=== YOUR INSTRUCTIONS ===
In the records below, find the line containing "From the items"; copy exactly that line and all lines after it to the end, and nothing else.

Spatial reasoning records

——————————

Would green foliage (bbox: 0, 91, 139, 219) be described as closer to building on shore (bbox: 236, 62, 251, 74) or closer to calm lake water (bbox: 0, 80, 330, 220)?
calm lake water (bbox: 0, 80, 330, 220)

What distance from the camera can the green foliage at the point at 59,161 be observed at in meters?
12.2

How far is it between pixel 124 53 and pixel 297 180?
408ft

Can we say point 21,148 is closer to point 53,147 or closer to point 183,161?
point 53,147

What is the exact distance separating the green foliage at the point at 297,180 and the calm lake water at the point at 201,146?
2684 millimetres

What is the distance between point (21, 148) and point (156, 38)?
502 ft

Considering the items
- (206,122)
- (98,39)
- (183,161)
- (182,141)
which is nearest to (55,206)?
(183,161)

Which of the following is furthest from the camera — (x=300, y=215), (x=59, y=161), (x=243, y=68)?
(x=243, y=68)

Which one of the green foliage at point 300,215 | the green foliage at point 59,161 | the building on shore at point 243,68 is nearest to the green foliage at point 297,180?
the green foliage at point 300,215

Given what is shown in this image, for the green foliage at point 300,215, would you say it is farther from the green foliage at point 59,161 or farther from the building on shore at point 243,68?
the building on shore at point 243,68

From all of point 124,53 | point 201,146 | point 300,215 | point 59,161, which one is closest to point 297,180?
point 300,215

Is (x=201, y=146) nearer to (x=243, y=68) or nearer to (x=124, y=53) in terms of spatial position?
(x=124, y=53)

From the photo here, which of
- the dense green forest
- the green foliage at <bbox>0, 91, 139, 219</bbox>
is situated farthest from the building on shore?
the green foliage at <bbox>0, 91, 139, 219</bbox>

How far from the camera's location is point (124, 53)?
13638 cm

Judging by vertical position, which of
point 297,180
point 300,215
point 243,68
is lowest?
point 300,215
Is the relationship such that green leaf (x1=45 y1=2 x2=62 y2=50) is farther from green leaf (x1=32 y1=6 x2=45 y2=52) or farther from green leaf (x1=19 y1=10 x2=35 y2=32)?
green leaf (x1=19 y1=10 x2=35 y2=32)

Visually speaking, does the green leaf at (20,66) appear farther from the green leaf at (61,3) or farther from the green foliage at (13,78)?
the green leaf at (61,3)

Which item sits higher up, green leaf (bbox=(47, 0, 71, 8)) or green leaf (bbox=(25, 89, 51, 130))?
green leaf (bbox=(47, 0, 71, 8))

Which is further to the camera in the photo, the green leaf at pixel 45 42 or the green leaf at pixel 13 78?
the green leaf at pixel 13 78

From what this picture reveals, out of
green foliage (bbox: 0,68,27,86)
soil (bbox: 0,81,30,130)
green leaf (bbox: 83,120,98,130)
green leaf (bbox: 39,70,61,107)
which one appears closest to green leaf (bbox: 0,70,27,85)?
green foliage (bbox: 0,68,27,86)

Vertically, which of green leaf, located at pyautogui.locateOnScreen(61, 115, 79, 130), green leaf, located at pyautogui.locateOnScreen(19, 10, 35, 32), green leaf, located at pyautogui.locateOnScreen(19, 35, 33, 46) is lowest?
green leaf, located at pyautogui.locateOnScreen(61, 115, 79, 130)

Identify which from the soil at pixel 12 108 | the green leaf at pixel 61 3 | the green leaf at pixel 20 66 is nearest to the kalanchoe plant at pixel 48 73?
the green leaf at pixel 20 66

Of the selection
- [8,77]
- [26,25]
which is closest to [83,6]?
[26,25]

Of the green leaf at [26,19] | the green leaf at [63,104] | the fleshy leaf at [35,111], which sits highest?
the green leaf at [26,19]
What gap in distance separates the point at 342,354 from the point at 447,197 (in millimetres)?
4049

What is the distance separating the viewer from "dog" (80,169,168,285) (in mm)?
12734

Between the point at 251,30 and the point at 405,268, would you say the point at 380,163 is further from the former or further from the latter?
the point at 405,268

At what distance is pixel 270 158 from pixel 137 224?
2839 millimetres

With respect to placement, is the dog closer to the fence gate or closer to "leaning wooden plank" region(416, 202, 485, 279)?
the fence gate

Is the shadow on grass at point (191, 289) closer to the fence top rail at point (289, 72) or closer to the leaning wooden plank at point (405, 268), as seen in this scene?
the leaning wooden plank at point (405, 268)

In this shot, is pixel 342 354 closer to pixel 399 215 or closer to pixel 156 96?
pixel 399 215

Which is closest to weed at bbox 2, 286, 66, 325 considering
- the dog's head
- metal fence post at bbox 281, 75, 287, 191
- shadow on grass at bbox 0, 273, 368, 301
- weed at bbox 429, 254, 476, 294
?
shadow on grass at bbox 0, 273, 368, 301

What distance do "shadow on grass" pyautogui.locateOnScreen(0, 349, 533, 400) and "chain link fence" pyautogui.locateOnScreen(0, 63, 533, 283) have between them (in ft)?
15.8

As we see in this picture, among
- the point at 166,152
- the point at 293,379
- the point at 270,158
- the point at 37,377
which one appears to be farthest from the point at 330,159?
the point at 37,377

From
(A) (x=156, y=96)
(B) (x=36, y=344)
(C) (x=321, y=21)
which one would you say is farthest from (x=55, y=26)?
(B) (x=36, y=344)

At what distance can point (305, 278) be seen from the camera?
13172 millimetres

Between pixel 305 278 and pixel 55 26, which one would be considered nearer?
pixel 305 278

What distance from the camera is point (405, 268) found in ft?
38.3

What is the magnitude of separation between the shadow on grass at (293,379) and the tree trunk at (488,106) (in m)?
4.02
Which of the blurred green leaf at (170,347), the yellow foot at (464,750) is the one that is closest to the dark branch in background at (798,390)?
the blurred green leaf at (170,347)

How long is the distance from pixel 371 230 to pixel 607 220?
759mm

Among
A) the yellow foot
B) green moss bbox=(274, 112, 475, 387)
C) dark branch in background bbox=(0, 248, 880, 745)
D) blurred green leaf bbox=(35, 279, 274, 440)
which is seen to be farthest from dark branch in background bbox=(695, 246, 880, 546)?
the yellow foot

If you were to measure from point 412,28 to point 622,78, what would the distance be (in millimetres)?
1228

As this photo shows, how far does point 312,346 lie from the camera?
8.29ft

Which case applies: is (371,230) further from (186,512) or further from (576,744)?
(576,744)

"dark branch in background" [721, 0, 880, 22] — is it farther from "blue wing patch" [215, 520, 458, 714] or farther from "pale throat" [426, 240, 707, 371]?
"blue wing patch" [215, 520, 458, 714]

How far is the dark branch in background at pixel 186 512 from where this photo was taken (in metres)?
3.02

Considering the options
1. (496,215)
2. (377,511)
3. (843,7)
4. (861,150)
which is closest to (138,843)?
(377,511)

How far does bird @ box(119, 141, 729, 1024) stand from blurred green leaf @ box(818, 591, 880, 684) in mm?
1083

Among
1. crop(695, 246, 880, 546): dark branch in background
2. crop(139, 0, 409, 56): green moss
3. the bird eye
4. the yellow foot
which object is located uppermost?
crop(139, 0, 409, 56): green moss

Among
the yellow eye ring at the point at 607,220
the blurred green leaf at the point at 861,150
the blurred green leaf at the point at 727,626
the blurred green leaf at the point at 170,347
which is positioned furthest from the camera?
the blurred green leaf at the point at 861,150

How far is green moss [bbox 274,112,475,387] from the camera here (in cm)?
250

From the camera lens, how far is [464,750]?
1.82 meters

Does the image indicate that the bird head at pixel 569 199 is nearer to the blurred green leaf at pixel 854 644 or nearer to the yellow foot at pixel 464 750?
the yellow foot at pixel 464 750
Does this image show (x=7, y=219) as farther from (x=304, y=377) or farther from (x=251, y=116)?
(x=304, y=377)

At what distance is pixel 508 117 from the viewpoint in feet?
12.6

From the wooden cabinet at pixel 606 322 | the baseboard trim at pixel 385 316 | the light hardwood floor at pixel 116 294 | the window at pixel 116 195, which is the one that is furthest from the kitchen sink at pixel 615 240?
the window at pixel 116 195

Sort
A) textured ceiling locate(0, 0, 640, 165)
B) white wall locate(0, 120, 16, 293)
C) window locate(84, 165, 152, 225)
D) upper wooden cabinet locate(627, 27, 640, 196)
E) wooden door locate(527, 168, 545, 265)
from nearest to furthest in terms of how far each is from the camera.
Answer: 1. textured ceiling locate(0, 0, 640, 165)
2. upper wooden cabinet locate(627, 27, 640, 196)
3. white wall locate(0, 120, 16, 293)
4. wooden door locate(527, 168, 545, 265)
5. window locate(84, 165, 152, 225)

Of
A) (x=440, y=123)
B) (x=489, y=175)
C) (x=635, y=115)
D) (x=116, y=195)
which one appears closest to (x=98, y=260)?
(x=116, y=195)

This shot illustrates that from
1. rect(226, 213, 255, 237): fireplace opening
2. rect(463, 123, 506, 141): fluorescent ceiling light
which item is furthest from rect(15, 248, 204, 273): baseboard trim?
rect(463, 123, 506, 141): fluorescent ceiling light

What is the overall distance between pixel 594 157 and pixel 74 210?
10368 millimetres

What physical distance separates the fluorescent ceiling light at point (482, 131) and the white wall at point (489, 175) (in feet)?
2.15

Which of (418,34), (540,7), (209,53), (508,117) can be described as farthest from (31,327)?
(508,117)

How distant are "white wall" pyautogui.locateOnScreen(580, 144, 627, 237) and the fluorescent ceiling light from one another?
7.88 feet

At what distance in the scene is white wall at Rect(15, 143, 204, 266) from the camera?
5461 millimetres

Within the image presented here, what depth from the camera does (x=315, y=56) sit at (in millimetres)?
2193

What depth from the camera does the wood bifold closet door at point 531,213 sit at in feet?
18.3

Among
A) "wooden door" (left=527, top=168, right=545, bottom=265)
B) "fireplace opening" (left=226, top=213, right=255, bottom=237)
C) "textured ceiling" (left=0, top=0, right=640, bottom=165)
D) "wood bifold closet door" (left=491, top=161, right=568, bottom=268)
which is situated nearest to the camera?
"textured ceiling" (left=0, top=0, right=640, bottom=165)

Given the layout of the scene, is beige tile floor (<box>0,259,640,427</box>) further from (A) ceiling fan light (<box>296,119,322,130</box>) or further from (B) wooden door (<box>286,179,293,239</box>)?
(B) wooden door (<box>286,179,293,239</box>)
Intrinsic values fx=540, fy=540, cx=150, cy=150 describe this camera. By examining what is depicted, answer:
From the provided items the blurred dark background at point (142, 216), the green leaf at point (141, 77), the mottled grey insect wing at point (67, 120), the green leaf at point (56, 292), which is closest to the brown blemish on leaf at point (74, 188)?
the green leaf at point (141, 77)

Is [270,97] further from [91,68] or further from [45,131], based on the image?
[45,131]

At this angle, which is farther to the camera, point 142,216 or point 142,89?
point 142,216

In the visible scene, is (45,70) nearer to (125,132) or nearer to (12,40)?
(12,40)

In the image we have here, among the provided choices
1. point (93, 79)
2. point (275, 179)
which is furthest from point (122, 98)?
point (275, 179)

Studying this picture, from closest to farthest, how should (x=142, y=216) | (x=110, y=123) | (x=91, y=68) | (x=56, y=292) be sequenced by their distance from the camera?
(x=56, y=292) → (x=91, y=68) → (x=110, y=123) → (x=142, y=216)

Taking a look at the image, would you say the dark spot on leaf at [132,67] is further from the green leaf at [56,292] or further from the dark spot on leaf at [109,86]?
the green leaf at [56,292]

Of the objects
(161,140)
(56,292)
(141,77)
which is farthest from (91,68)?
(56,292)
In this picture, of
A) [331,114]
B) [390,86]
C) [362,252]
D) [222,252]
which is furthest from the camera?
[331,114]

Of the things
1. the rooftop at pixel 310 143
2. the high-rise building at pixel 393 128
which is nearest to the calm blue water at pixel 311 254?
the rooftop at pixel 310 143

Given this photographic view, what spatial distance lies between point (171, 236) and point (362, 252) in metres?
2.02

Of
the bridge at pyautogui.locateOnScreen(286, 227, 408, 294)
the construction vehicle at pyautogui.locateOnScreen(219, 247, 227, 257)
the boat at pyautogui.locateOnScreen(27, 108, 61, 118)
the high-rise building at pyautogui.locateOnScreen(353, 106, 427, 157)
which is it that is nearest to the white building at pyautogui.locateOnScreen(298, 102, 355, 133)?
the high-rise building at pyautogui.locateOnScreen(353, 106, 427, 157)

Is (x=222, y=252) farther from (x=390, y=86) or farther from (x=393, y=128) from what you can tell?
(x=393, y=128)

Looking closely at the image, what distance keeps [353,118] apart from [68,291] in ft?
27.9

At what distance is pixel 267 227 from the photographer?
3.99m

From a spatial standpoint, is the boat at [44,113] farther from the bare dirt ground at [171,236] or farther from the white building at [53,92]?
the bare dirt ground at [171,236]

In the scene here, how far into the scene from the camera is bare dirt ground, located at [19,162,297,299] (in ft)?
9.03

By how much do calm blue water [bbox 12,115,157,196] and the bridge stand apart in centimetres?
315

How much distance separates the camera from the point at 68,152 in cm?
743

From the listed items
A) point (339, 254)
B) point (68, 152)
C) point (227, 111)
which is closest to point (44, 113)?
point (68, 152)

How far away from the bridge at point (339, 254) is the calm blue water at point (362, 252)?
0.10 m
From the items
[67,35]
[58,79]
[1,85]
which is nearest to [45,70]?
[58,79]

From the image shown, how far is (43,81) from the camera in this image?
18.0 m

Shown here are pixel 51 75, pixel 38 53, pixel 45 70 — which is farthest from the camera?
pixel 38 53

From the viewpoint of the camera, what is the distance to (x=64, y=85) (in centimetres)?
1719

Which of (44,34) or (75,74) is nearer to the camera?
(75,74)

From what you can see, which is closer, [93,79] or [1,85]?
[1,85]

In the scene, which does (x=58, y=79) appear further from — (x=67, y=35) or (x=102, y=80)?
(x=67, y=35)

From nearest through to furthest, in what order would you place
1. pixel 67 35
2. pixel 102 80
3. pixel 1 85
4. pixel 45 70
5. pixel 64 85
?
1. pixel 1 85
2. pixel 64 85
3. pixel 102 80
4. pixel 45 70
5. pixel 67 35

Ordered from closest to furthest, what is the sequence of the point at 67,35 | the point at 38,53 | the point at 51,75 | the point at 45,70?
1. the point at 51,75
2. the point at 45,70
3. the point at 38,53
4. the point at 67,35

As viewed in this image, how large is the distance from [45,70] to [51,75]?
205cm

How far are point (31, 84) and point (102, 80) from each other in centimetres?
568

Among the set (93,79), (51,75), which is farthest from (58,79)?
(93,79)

——————————

=== COMPLETED EXERCISE ===
From the items
[67,35]
[58,79]
[1,85]
which is nearest to [45,70]?
[58,79]

From the image shown, how far is (43,81) from the camera in this image?
18.0 m

Shown here are pixel 51 75, pixel 38 53, pixel 45 70 — which is farthest from the camera?
pixel 38 53

From the viewpoint of the camera, what is the distance to (x=64, y=85) (in centimetres)?
1719

Which of (44,34) or (75,74) is nearer to the camera?
(75,74)

From what you can see, which is closer, [93,79] or [1,85]?
[1,85]

In the scene, which does (x=58, y=79) appear further from — (x=67, y=35) or (x=102, y=80)?
(x=67, y=35)

From nearest through to furthest, in what order would you place
1. pixel 67 35
2. pixel 102 80
3. pixel 1 85
4. pixel 45 70
5. pixel 64 85
?
1. pixel 1 85
2. pixel 64 85
3. pixel 102 80
4. pixel 45 70
5. pixel 67 35

Ordered from closest to furthest, what is the sequence of the point at 67,35 | the point at 38,53 | the point at 51,75 | the point at 45,70?
1. the point at 51,75
2. the point at 45,70
3. the point at 38,53
4. the point at 67,35

As viewed in this image, how large is the distance from [45,70] to [51,75]?
205cm

How far are point (31, 84) and point (102, 80) from each other in centimetres?
568

Among the set (93,79), (51,75), which is farthest from (58,79)?
(93,79)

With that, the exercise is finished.